2016 Geneva Motorshow update: Porsche confirms next generation Cayman GT4 will have six cylinder engine

If anyone ever tells you that whinging and whining doesn’t work, they’re wrong, because last week a bright yellow GT4 pitched up in the car park. Not being a violent man, I pushed and elbowed everyone out of the way, grabbed the keys and shot off for the weekend, deciding to deal with the fallout, and HR, on Monday.

Saturday was cold and very wet, and the Michelin Pilot Cup Sport 2 tyres seemed well outside their operating window. All the GT4 wanted to do was understeer, and if I tried to correct that with a dab of throttle it turned into catastrophic understeer, or cataclysmic oversteer.

I knew it was the tyres, but there was a bit of me questioning what all the fuss had been about. What we had here was a Cayman with a ridiculous wing that was not far off undriveable.

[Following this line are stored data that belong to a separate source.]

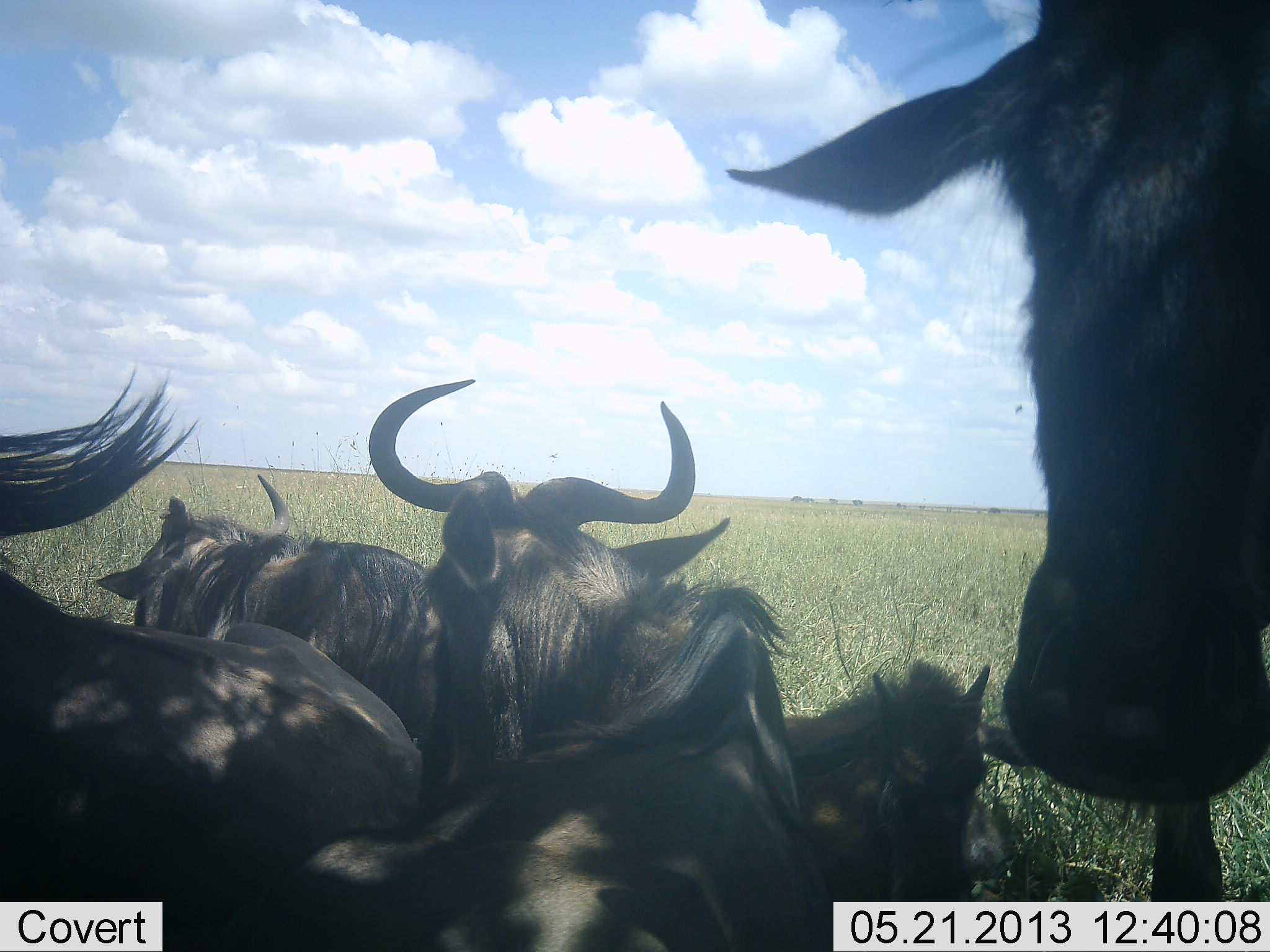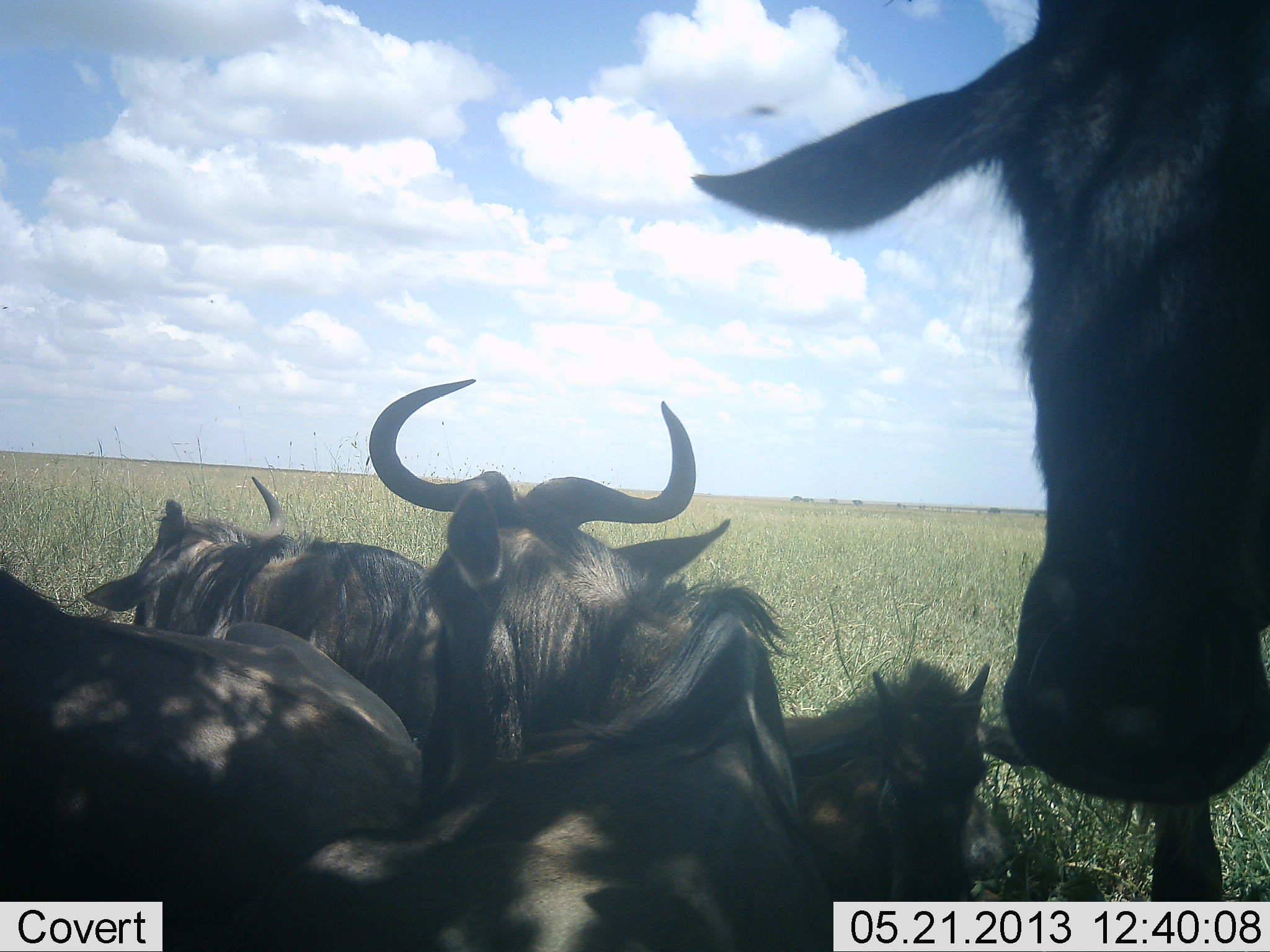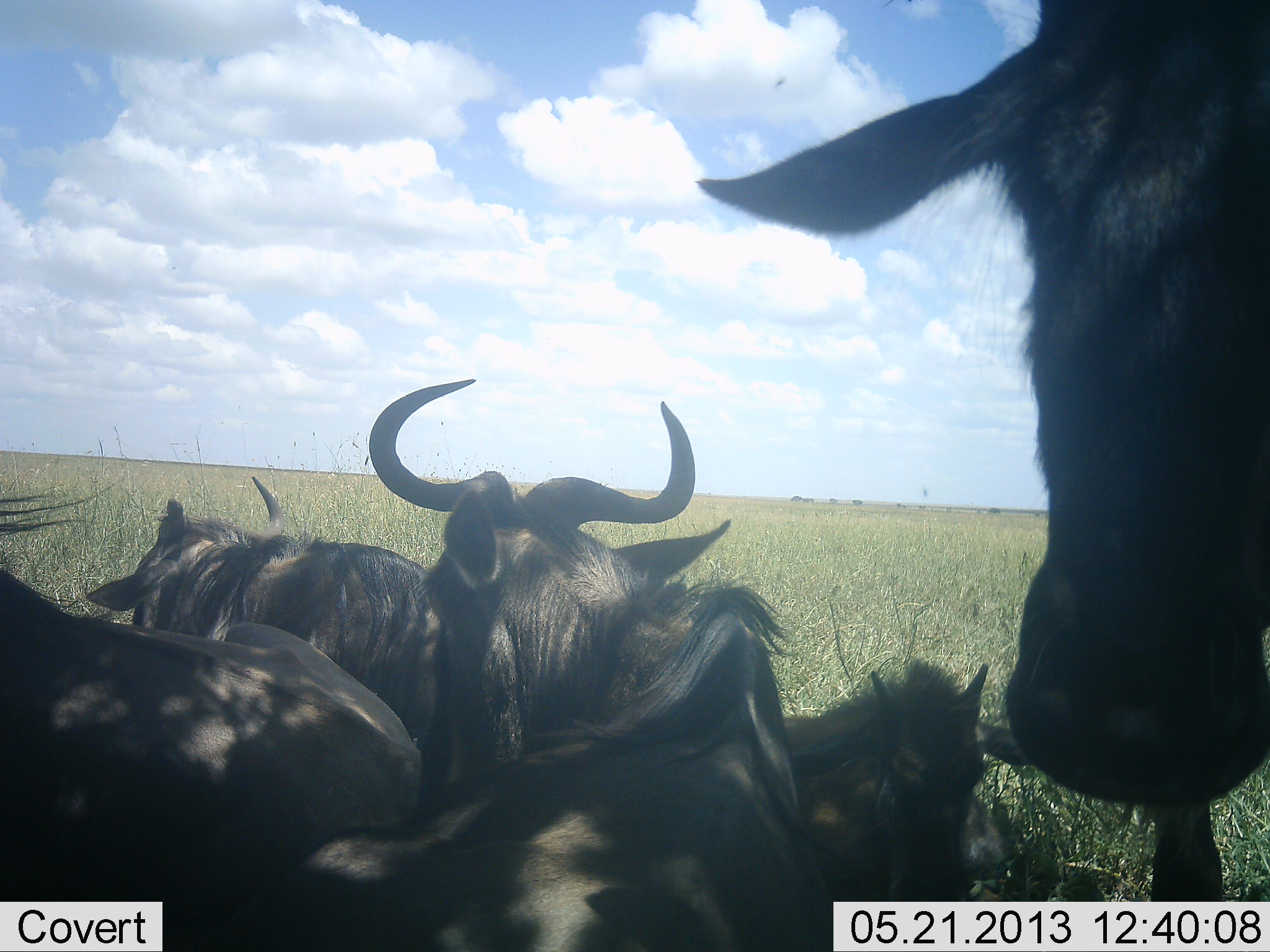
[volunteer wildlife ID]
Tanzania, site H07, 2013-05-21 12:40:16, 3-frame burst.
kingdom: Animalia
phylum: Chordata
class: Mammalia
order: Artiodactyla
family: Bovidae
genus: Connochaetes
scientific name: Connochaetes taurinus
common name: blue wildebeest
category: wildebeest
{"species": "wildebeest (blue wildebeest) (Connochaetes taurinus)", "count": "5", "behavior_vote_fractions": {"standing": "70%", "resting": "100%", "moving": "0%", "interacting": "0%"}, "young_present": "70%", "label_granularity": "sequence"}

Waking up on Sunday to sunlight streaming through the curtains, I decided to have another crack. I went for a blast, giving it some beans after making a concerted effort to get some heat into those tyres on the now thankfully dry road. Oh God, what a difference a day makes.

This was the GT4 I had heard about, and it was coming alive on every sensory level. The tactile Alcantara steering wheel was loading up in my hands as I guided the pointy front end between apexes, and now the Michelins were digging in, offering the grip I’d longed for a day before.

At the point when the front tyres could do no more, there was a newfound progression to how they let go, and I could compensate by bringing the rear around without disastrous consequences. In fact, using the tightness of the GT4's rear diff and the deftness of its throttle pedal, even I – whose car control is along the same lines as Animal’s drum playing in the Muppets - was confidently maintaining a few degrees of rear slip angle while hammering hard out of corners.